The World Biodiversity Council estimates that there are 1.7 million undetected viruses in the animal kingdom, of which 827,000 could infect humans.
Realising the dangers of trading in wild animals following the outbreak of Covid-19, the World Health Organization (WHO) had called for a ban on wild animal markets, especially in Asia and Africa.
Millions of wild animals are traded in scores of countries for food or for traditional medicines. Most infections over the past century have originated from animals or birds; these include besides Covid-19, swine flu, bird flu, MERS, Zika, Ebola, Nipah and West Nile fever.

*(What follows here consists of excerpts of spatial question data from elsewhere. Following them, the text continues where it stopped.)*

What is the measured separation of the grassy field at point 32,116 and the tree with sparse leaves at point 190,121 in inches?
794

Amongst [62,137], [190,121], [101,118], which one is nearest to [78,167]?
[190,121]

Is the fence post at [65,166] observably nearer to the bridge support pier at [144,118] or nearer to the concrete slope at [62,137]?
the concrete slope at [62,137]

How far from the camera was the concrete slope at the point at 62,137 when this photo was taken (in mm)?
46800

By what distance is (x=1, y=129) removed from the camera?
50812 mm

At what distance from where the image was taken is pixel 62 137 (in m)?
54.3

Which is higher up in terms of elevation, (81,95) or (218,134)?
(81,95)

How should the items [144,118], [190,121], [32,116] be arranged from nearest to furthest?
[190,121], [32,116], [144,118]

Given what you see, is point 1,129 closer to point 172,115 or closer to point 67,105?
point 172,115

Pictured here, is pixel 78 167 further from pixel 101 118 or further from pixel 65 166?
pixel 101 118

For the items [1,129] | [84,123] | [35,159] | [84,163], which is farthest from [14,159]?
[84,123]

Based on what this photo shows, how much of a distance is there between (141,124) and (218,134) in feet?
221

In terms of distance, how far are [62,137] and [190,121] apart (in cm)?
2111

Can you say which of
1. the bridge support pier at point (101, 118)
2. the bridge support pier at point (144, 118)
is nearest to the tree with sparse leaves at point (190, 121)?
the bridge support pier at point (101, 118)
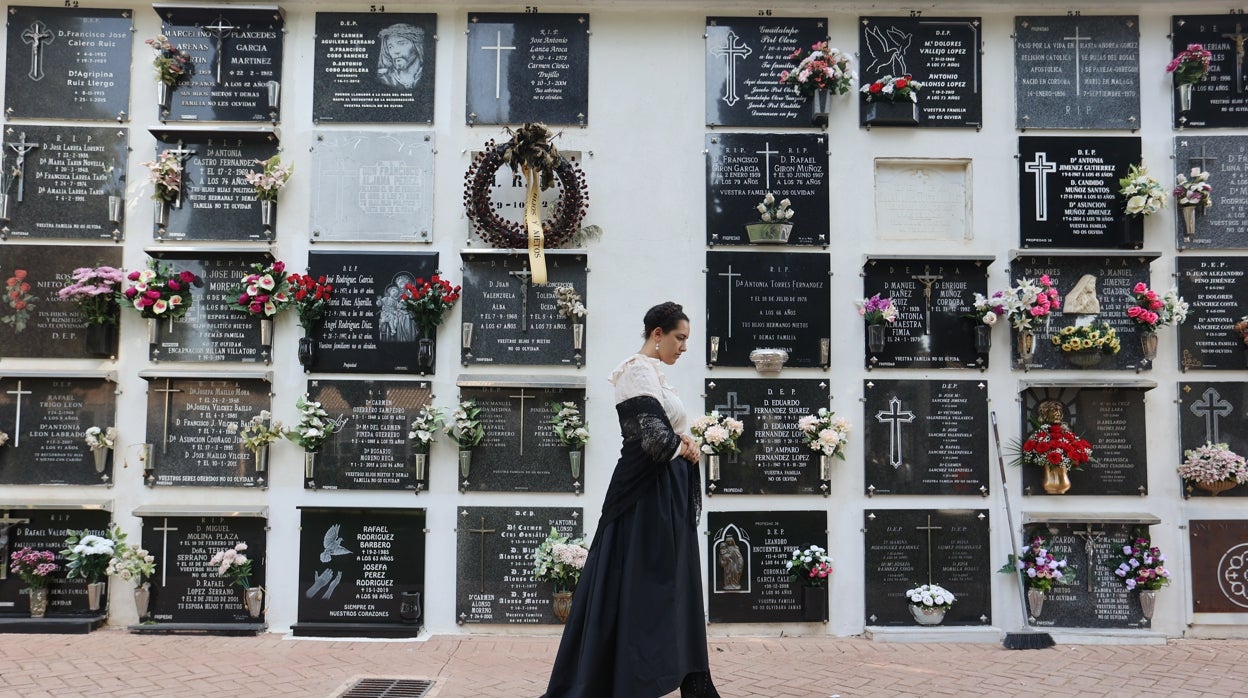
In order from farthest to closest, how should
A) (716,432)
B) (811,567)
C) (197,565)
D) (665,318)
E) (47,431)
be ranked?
(47,431) → (197,565) → (811,567) → (716,432) → (665,318)

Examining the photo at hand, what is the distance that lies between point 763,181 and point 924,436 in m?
2.50

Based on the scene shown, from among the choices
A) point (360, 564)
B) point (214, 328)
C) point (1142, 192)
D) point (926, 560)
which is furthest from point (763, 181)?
point (214, 328)

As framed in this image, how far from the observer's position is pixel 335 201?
23.3 ft

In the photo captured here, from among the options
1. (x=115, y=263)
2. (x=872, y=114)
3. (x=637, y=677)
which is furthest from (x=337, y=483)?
(x=872, y=114)

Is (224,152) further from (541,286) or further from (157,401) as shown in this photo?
(541,286)

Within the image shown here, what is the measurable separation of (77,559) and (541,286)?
13.6ft

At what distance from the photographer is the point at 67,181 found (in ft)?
23.2

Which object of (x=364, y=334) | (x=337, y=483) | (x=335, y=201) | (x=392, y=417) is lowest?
(x=337, y=483)

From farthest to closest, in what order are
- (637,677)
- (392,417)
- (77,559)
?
(392,417)
(77,559)
(637,677)

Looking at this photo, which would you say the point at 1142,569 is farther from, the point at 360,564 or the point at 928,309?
the point at 360,564

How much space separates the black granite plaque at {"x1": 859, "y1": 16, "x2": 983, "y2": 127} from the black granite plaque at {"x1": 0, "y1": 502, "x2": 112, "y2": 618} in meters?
7.18

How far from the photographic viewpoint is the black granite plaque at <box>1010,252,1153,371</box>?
7008 millimetres

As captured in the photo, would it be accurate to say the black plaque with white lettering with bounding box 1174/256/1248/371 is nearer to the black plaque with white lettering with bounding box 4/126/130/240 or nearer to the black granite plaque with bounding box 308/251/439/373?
the black granite plaque with bounding box 308/251/439/373

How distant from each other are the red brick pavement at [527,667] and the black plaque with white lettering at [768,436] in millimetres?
A: 1229
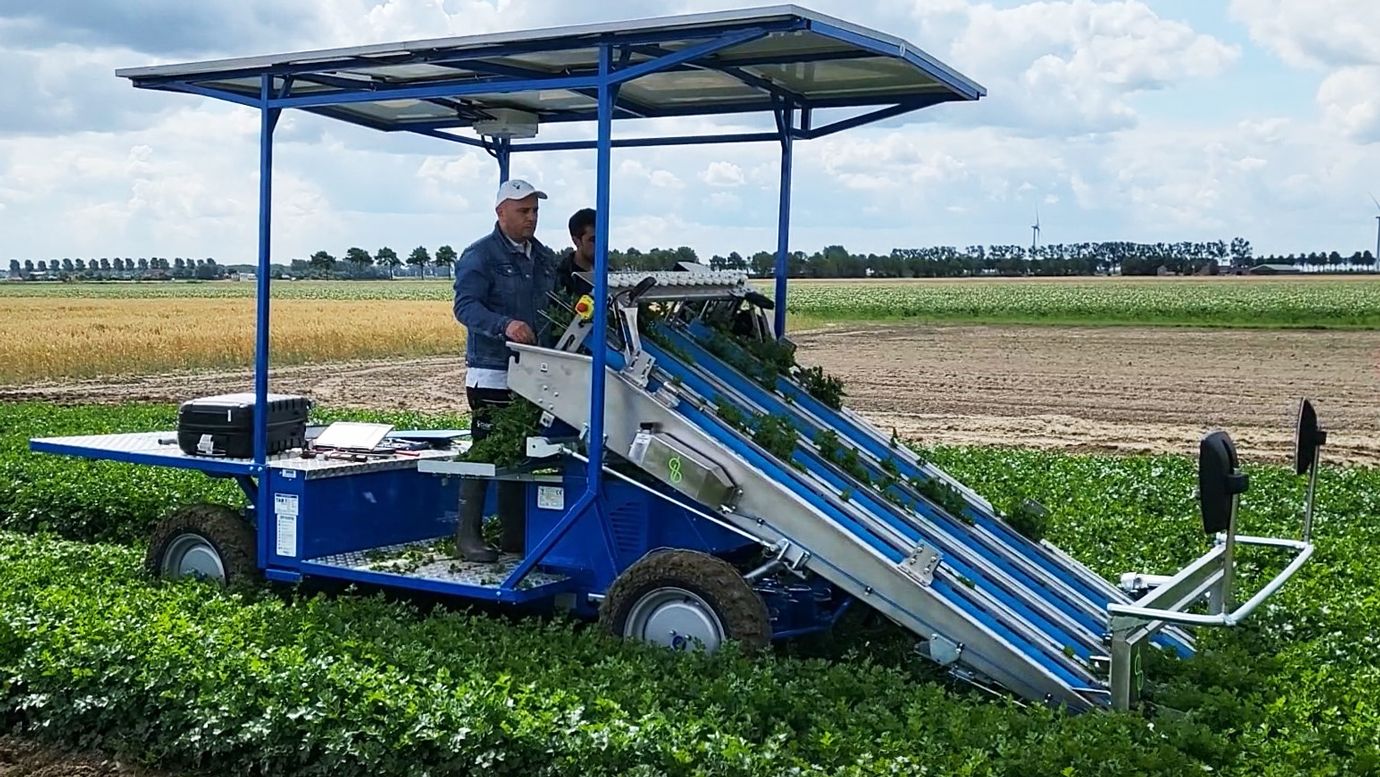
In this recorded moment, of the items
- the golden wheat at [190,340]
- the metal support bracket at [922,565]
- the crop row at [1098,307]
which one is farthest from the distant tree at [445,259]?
the crop row at [1098,307]

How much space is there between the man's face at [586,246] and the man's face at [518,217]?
0.34 metres

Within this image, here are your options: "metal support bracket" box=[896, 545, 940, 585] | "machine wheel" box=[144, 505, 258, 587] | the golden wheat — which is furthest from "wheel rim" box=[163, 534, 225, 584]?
the golden wheat

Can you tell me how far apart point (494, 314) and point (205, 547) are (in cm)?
231

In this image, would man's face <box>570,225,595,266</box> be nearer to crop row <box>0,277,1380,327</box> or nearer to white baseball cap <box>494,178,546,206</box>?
white baseball cap <box>494,178,546,206</box>

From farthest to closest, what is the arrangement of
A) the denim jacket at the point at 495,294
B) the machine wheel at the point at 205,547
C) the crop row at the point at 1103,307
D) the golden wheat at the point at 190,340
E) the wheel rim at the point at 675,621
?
the crop row at the point at 1103,307 → the golden wheat at the point at 190,340 → the machine wheel at the point at 205,547 → the denim jacket at the point at 495,294 → the wheel rim at the point at 675,621

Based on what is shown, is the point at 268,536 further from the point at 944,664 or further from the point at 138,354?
the point at 138,354

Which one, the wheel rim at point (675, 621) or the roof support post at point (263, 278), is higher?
the roof support post at point (263, 278)

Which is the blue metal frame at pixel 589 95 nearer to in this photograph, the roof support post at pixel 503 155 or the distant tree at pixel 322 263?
the roof support post at pixel 503 155

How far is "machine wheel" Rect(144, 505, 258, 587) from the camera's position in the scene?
8133mm

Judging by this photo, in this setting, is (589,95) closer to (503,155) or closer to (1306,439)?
(503,155)

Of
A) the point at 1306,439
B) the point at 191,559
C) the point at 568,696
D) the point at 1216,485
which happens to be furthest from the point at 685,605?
the point at 191,559

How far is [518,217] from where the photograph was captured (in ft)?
26.1

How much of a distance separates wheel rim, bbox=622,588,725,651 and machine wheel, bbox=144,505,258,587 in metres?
2.69

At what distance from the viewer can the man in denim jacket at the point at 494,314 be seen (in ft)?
25.4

A new paper by wildlife trade and infectious disease researchers from the Ashoka Trust for Research in Ecology and Environment (ATREE), Bengaluru, reveals that a quarter of mammal species in wildlife trade host 75 per cent of diseases that are transferred from animals to humans.

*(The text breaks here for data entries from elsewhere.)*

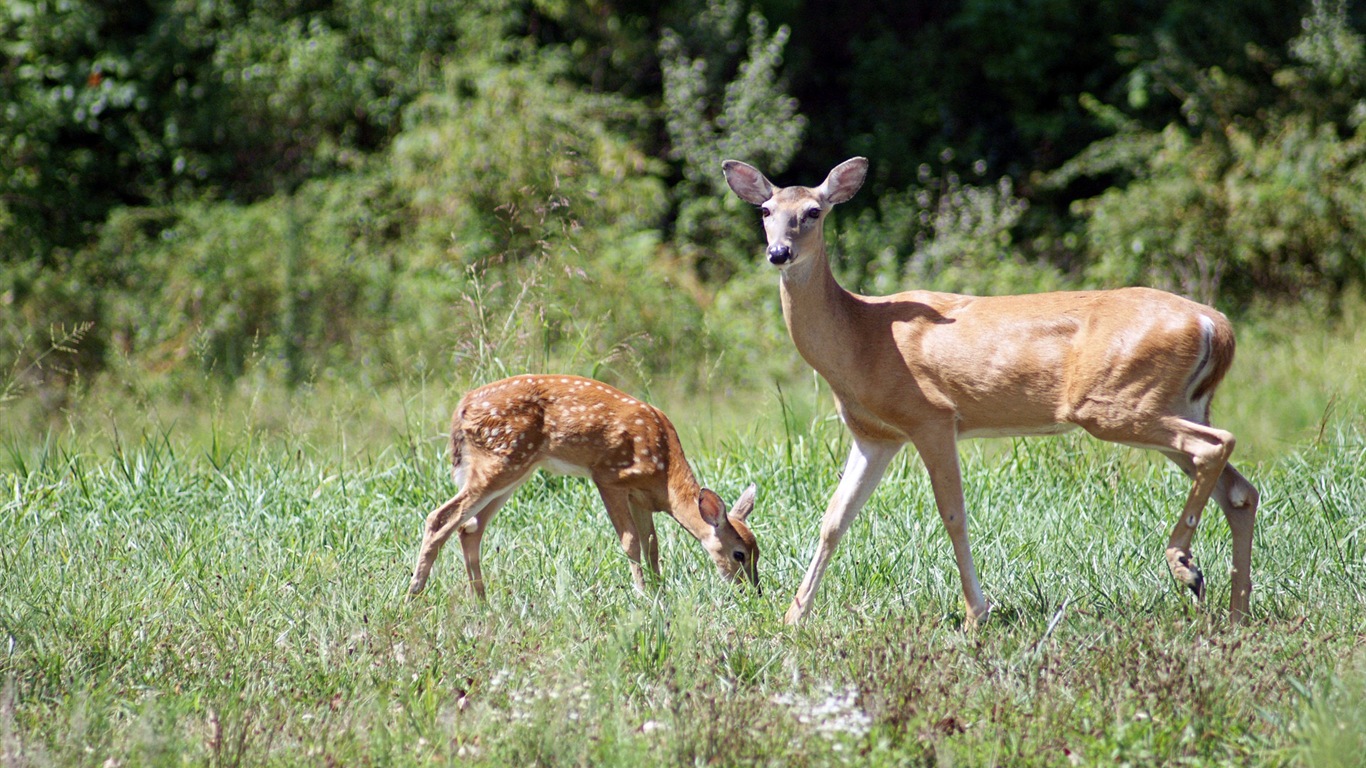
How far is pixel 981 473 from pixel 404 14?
9.77 metres

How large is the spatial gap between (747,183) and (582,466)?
4.24ft

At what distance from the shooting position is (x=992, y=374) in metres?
4.50

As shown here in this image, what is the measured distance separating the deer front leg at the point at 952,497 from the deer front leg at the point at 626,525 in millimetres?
1151

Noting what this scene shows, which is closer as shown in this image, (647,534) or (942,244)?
(647,534)

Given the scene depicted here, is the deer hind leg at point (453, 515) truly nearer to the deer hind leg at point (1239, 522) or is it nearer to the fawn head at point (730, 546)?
A: the fawn head at point (730, 546)

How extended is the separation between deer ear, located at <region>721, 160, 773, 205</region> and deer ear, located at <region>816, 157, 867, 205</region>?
0.70 feet

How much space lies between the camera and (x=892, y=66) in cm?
1561

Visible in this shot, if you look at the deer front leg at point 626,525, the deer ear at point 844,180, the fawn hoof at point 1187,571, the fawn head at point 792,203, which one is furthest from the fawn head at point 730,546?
the fawn hoof at point 1187,571

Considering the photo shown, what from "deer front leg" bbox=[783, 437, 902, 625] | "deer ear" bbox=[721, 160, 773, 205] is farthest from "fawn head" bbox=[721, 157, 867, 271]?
"deer front leg" bbox=[783, 437, 902, 625]

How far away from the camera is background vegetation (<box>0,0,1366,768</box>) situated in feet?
12.0

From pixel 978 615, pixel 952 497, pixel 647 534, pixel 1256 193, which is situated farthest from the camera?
pixel 1256 193

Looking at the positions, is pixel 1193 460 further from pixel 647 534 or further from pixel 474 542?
pixel 474 542

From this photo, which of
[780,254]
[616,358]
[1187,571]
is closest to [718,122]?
[616,358]

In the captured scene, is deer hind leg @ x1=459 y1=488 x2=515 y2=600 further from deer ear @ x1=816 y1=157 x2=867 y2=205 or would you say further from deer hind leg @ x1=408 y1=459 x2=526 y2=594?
deer ear @ x1=816 y1=157 x2=867 y2=205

“Mammals, wildlife trade and the next global pandemic, the new paper brought out in collaboration with The Nature Conservancy (TNC), and published in the journal Current Biology, provides empirical evidence of the association between wildlife trade and zoonotic disease risks, said Sandeep Sen of ATREE and the co-author of the paper.
“It’s important to survey and monitor groups that have high zoonotic virus richness,” he said. “Primates, carnivores, ungulates and rodents are part of the species. These groups may likely harbour more undiscovered zoonotic viruses,” he added.
A quarter of the mammals in the wildlife trade harbour about 75 per cent of known zoonotic viruses, which he says is alarming. “What this means is that we need to monitor and curtail trade in a very large number of species,” Sen said.
The association of 226 viruses responsible for zoonotic diseases with over 800 mammal species were studied by the researchers and classified into three categories: traded, non-traded and domesticated mammals. It was revealed that primates, bats, ungulates and carnivores hosted 58 per cent of known zoonotic viruses in the wildlife trade. Rodents and bats were significant transmitters of diseases.
The World Wildlife Fund (WWF) has also warned that there are direct links between what humans do to nature and the emergence of infectious diseases. “We need to change how we are consuming wild animals, how we are producing food and how we are using land,” the WWF said.
According to the WWF, as human pressures on nature grow, the frequency of zoonotic diseases have increased sharply. Ebola, SARS, MERS and Zika are just some of the zoonotic diseases that emerged over the last century. “Today, the risk of another disease jumping from animals to people is higher than ever,” it warned.